▶ **TASK DETAILS**
Echo everything from the line containing "What is the precise" down to the end of the records, keeping every line unchanged, and omit the pictures from your answer.

▶ **MATERIAL PROVIDED**
—————

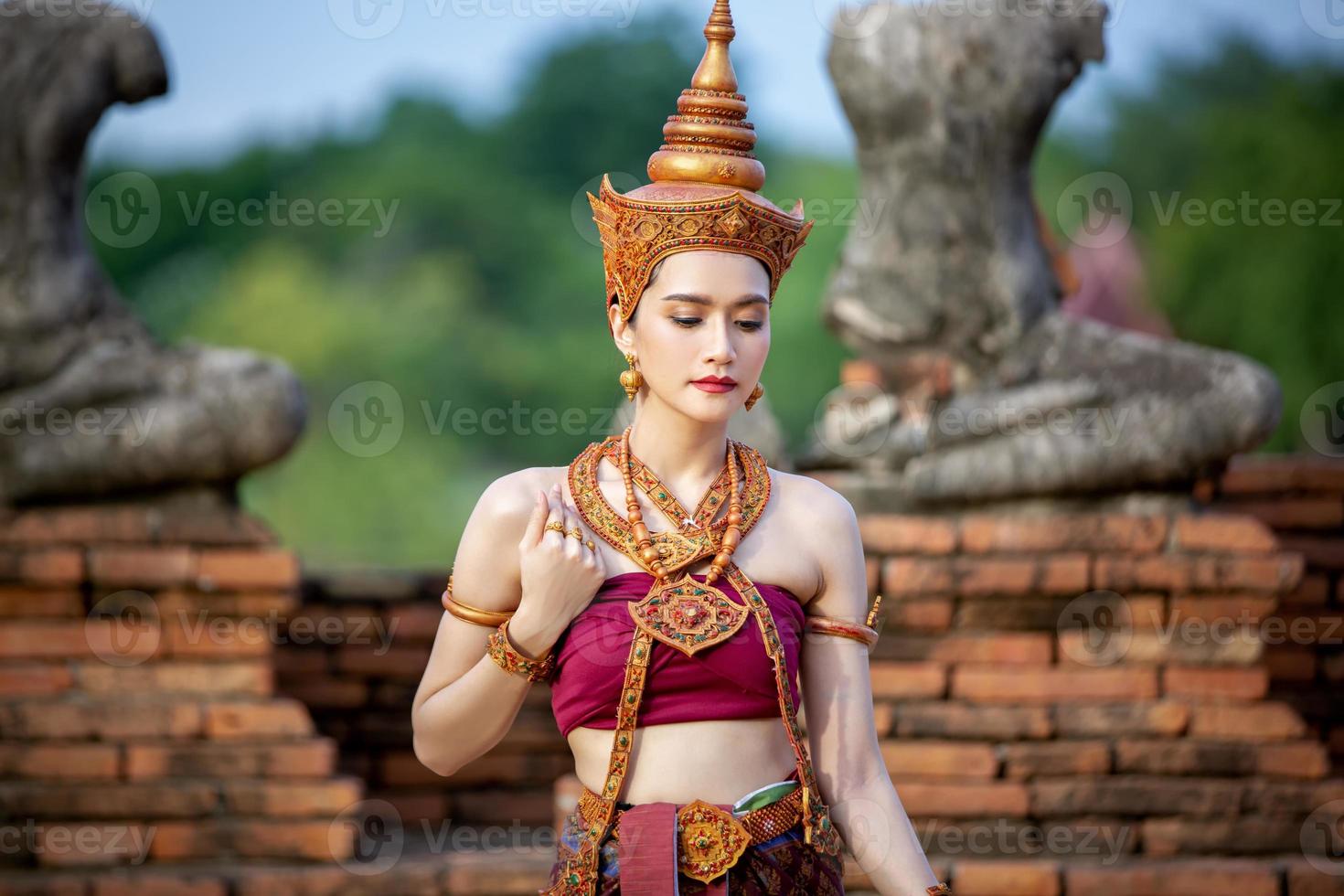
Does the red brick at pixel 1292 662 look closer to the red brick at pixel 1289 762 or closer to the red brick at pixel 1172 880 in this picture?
the red brick at pixel 1289 762

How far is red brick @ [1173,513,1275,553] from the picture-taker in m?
4.55

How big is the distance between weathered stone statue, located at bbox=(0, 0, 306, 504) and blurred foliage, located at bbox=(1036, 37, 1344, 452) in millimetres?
8896

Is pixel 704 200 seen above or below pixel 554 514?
above

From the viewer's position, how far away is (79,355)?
186 inches

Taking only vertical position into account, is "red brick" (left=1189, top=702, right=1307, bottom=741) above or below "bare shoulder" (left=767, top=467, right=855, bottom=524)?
below

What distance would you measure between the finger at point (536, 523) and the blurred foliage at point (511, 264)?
10.7 meters

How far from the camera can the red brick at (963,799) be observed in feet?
14.3

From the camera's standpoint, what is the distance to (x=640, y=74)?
73.5 ft

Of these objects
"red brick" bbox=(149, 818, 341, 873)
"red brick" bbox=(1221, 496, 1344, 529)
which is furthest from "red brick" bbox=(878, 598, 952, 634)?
"red brick" bbox=(149, 818, 341, 873)

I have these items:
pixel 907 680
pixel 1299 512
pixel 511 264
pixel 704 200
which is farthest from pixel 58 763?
pixel 511 264

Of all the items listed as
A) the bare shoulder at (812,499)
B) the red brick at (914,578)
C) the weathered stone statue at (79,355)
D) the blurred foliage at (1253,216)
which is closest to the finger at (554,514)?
the bare shoulder at (812,499)

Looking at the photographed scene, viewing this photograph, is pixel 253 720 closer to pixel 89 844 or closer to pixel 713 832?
pixel 89 844

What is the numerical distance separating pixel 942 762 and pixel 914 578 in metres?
0.48

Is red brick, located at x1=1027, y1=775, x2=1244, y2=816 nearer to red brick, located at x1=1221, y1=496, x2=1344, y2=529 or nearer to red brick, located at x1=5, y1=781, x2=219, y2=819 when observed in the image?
red brick, located at x1=1221, y1=496, x2=1344, y2=529
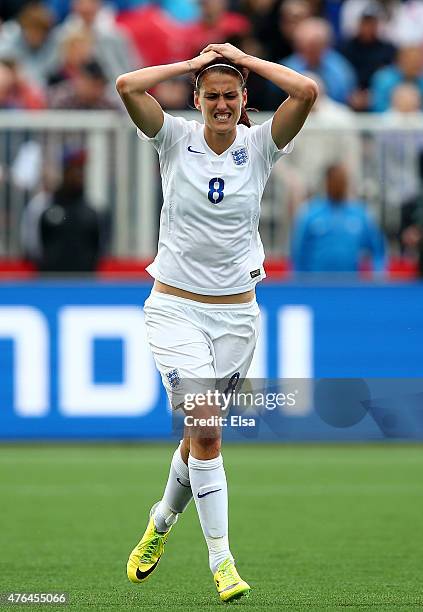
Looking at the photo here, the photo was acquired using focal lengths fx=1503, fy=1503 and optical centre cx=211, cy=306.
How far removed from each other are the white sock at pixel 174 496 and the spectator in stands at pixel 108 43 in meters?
8.54

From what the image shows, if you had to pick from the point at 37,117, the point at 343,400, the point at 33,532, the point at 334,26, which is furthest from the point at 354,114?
the point at 343,400

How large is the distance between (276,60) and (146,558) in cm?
925

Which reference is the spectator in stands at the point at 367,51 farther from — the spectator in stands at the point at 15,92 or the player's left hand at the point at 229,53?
the player's left hand at the point at 229,53

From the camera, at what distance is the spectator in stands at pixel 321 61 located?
1488 centimetres

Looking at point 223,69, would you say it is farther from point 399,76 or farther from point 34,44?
point 34,44

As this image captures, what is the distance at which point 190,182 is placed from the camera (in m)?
6.91

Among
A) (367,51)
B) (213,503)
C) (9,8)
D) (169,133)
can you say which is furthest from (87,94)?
(213,503)

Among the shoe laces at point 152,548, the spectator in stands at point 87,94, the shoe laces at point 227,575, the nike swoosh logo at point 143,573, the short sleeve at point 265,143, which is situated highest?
the spectator in stands at point 87,94

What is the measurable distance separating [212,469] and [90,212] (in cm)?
728

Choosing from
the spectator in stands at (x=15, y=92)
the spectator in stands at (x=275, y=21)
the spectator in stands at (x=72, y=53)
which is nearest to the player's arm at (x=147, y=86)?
the spectator in stands at (x=15, y=92)

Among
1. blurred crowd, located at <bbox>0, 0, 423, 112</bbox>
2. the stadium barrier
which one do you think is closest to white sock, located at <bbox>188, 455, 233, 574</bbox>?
the stadium barrier

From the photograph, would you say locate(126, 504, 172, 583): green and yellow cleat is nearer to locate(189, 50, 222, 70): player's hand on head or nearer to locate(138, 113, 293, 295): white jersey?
locate(138, 113, 293, 295): white jersey

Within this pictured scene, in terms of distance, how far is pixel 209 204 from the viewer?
689 centimetres

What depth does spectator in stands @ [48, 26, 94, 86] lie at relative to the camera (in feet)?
49.9
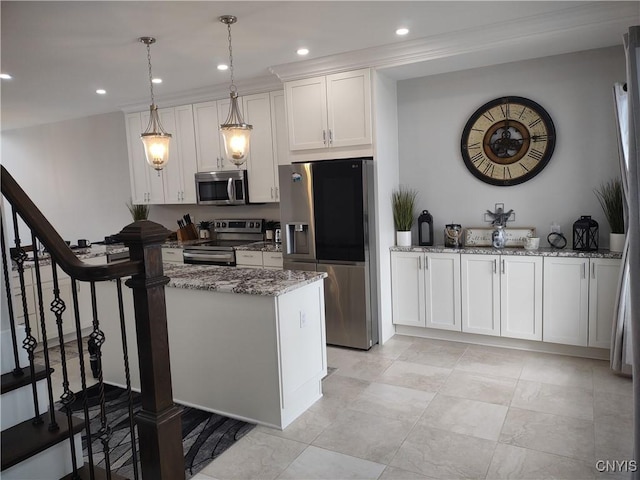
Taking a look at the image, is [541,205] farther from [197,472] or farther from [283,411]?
[197,472]

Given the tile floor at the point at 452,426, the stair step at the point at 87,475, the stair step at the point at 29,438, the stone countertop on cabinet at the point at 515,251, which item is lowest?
the tile floor at the point at 452,426

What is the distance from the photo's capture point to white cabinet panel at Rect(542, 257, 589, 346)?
12.4 ft

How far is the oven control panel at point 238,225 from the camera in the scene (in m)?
5.61

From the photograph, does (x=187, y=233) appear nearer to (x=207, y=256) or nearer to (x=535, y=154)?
(x=207, y=256)

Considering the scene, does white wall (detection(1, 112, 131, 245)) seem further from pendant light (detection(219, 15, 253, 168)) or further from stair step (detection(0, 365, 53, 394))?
stair step (detection(0, 365, 53, 394))

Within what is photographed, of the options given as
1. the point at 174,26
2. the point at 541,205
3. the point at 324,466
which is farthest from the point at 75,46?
the point at 541,205

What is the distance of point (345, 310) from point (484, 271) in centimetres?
133

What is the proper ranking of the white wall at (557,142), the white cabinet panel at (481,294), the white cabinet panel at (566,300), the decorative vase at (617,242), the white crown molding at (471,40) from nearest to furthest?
the white crown molding at (471,40) < the decorative vase at (617,242) < the white cabinet panel at (566,300) < the white wall at (557,142) < the white cabinet panel at (481,294)

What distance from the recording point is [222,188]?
5.45 metres

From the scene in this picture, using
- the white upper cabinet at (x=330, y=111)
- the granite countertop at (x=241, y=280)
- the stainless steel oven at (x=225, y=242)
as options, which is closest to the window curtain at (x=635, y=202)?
the granite countertop at (x=241, y=280)

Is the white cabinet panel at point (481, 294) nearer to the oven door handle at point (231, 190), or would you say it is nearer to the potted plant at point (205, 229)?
the oven door handle at point (231, 190)

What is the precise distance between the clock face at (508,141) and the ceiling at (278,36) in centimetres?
45

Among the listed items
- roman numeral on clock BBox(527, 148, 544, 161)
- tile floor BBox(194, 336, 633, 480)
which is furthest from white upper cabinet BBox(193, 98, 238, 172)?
roman numeral on clock BBox(527, 148, 544, 161)

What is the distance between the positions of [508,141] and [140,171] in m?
4.56
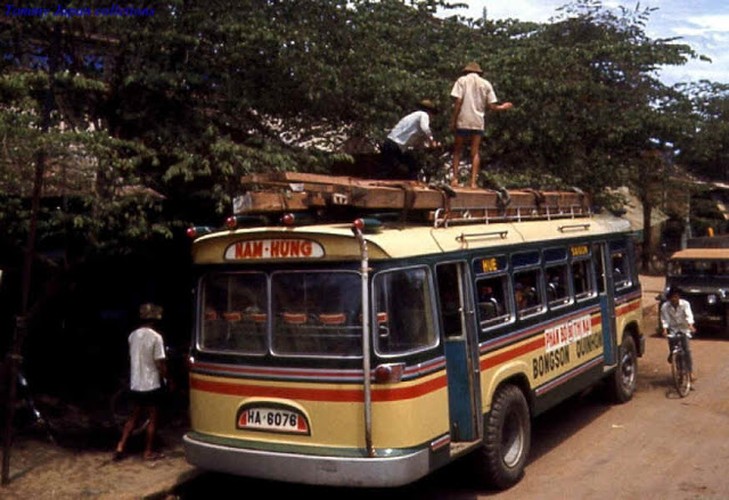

—————

▶ **ANSWER TO THE EXERCISE**
What is the precise distance between the clock face at (508,141) and the ceiling at (278,36) in centimetres?
45

Among the listed items
- roman numeral on clock BBox(527, 148, 544, 161)
- tile floor BBox(194, 336, 633, 480)
which is furthest from white upper cabinet BBox(193, 98, 238, 172)?
roman numeral on clock BBox(527, 148, 544, 161)

What is the distance between the positions of [508,141] and [140,171] in m?
4.56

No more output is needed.